It was tough going at first. Linton was raising small amounts in private placements for a few cents a share. One or two individuals would invest at a time, and "you had to chase 100 people to get them," he says. The company almost went bankrupt three times in late 2013 and early 2014.
Then, suddenly, Linton's luck turned dramatically. As commodity prices started to collapse, speculative investors who normally take flyers on junior mining companies began looking at medical marijuana. By the spring of 2014, says Linton, "I had to beat them away with a stick."
In April, the company took over a dormant shell company on the TSX Venture Exchange and became the first publicly traded marijuana outfit in Canada.
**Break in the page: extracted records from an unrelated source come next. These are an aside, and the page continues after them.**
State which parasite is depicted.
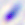

This is Toxoplasma gondii.

modality: photomicrograph
magnification: 400x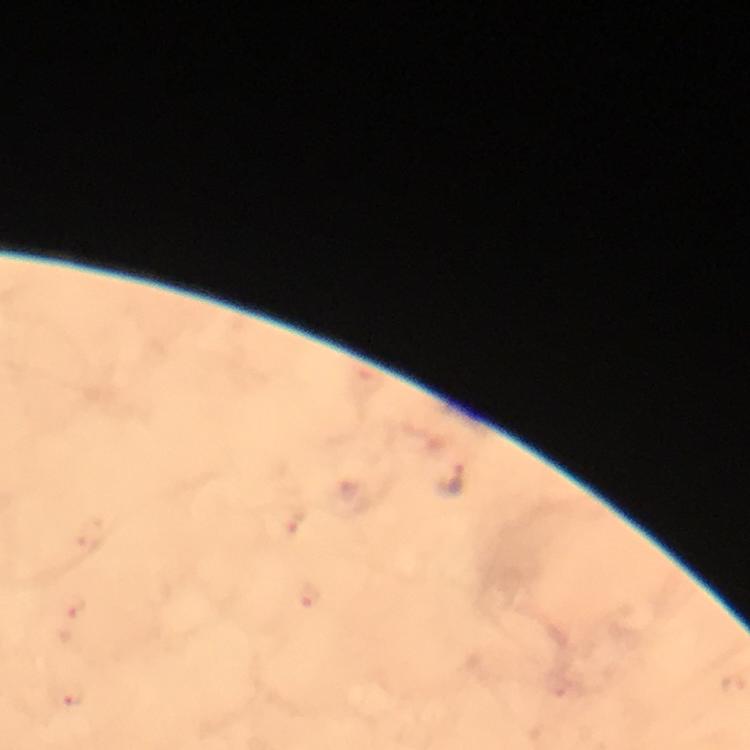
Approximate centers as [x, y] in pixels.
Summary:
  - Malaria parasite locations: [449, 480]
  - Image size: 750×750 pixels
  - Preparation: thick blood smear
  - Cropped from: a single field of view
  - Stain: Giemsa
  - Immersion oil: applied
  - Magnification: 100x
  - Context: from a diagnostic examination for malaria
  - Capture: smartphone camera through the microscopeReport the malaria status of this cell.
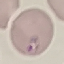
It is parasitized.

Thin smear of blood. Giemsa stain. Photographed with a smartphone camera at the microscope eyepiece. Automatically extracted cell patch, resized to 64 × 64 pixels.State which cell type is depicted.
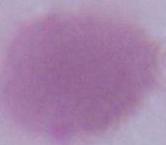
An erythrocyte.

Summary:
  - Magnification: 1000x
  - Modality: micrograph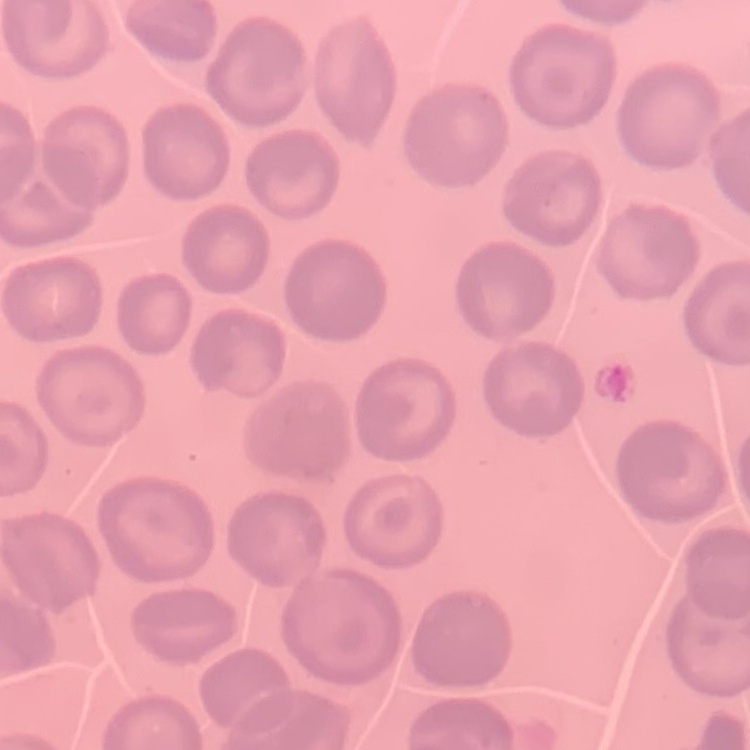
red blood cell morphology = no rouleaux formation
stain = Field's or Giemsa
preparation = thin blood film
image type = square crop of a larger photomicrographLocate every malaria parasite.
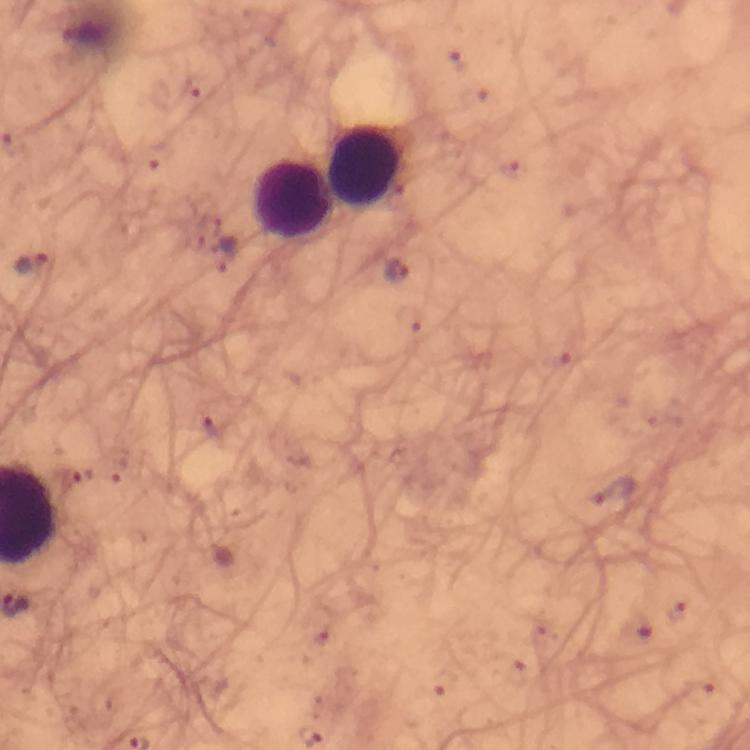

Approximate centers as [x, y] in pixels.
Malaria parasites: [224, 258], [33, 264], [397, 271], [78, 480].

Leukocyte locations: [368, 165], [292, 199]. Image is 750×750 pixels. Thick smear. From a malaria diagnostic workup. Photographed with a smartphone mounted on the microscope. Giemsa-stained preparation. Immersion oil was used. Cropped region of a single field of view. At 100x magnification.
More importantly, going public meant the company could do bought deals, in which a dealer or a consortium buys an entire new share issue, then sells the shares to money managers and individuals.
Soon after Canopy went public, however, the two co-founders had a boardroom showdown. In August, the board fired Rifici. Rifici sued for wrongful dismissal, and the suit is still outstanding, but he's philosophical about his experience. "I'm certainly not the first founder to be removed from a start-up," he says.
Since then, with Linton in charge of operations as well as financing, the company has raised more than $150 million from seven share issues. Despite Canopy's growing size and market clout, the big banks and their dealers remain glaringly absent. They haven't raised money for Canopy, their mutual fund managers haven't invested in its stock, and their analysts don't cover the company.
If anything, the bias against marijuana plays at the Big Six is hardening. In 2015, Royal Bank of Canada cut off Canopy's corporate account. Last September, Scotiabank and Royal Bank stated that they would no longer serve marijuana-related companies.
Linton insists that he's getting lots of institutional interest on trips to New York and Boston, partly because so many fund managers are fans of Snoop. "He is an iconic individual in America," Linton says, "and doesn't seem to attach himself to a single demographic." Perhaps, but it's hard to see a dope-smoking rapper changing many minds on straitlaced Bay Street.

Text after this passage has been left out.